───── TEXT EXCERPT ─────

Are legal predictions expressed in the language of probability? Lawyers serving clients do not always give probability assessments when they give predictions, but sometimes they do.42 Some clients need such an assessment for purposes of internal controls, financial reporting, and the like. Others ask for it for help in strategizing around legal risk. Modern empirical turns in law scholarship, it may be added, are much concerned with statistics.43 Attaching a probability to a prediction of a legal outcome is an inexact exercise, but it is not unfamiliar to lawyers.

Holmes, when he referred to the prophecies of what courts will do, is often read to mean that the law should be made readily predictable.44 Though we don’t doubt he preferred stable judges to erratic ones, we don’t see that that was Holmes’s point. Courts whose decisions are hard to predict are no less sources of legal decision. Even when the lawyer has the privilege to argue in front of a “good” judge, whom for present purposes we define as a judge whose decisions are easy to predict, the closer the legal question, the harder it is to predict the answer. It is inherent that lawyers will be more confident in some of their predictions than in others.

───── COLLECTED MATERIAL ─────

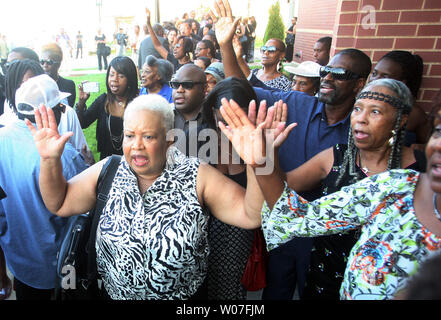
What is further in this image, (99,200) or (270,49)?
(270,49)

─────

» **LIST OF TASKS**
- a) Which purposes does the text on legal predictions name for clients who ask for a probability assessment?
- b) Can you continue the text on legal predictions and probability from its final sentence?
None of the material is needed.

» **RESULTS OF THE EXERCISE**
- a)
- Internal controls
- Financial reporting
- Strategizing around legal risk

- b)
Judges, practically by definition of their role as legal authorities, do not proffer a view as to the chances that their judgments are correct. It is hard to see how the process of judgment would keep the confidence of society, if every judgment were issued with a p-value!45 Yet reading judgments through a realist’s glasses, one may discern indicia of how likely it is that the judgment will be understood in the future to have stated the law. Judges do not shy from describing some cases as clear ones; others as close ones. They don’t call it hedging, but that’s very much what it’s like. When a judge refers to how finely balanced such and such a question was, it has the effect of qualifying the judgment. It thus may be that one can infer from a judgment’s text how much confidence one should have in the judgment as a prediction of future results. The text, even where it does not express anything in terms about the closeness of a case, still may give clues. The structure of the reasoning may be a clue: the more complex and particularistic a judge’s reasoning, the more the judgment might be questioned, or at least limited in its future application. Textual clues permit an inference as to how confident one should be that the judgment accurately reflects a pattern in the experience that was the input behind it.46

Does the law use probabilistic reasoning to arrive at a prediction? In other words, once a judgment has been made and it becomes part of the body of legal experience, do lawyers and judges reason about their level of confidence that an earlier judgment is relevant for their predictions about a current case? Ex post, every judgment is in fact, to a greater or lesser extent, questioned or rejected or ignored—or affirmed or relied upon. Nullification, reversal, striking down—by whatever term the legal system refers to the process, a rejection of a judgment by a controlling authority is a formal expression that the judge got it wrong.47 Endorsement, too, is sometimes formal and explicit, the archetype being a decision on appeal that affirms the judgment. Formal and explicit signals, whether of rejection or of reliance, entail a significant adjustment in how much confidence we should have in a judgment as a prediction of a future case.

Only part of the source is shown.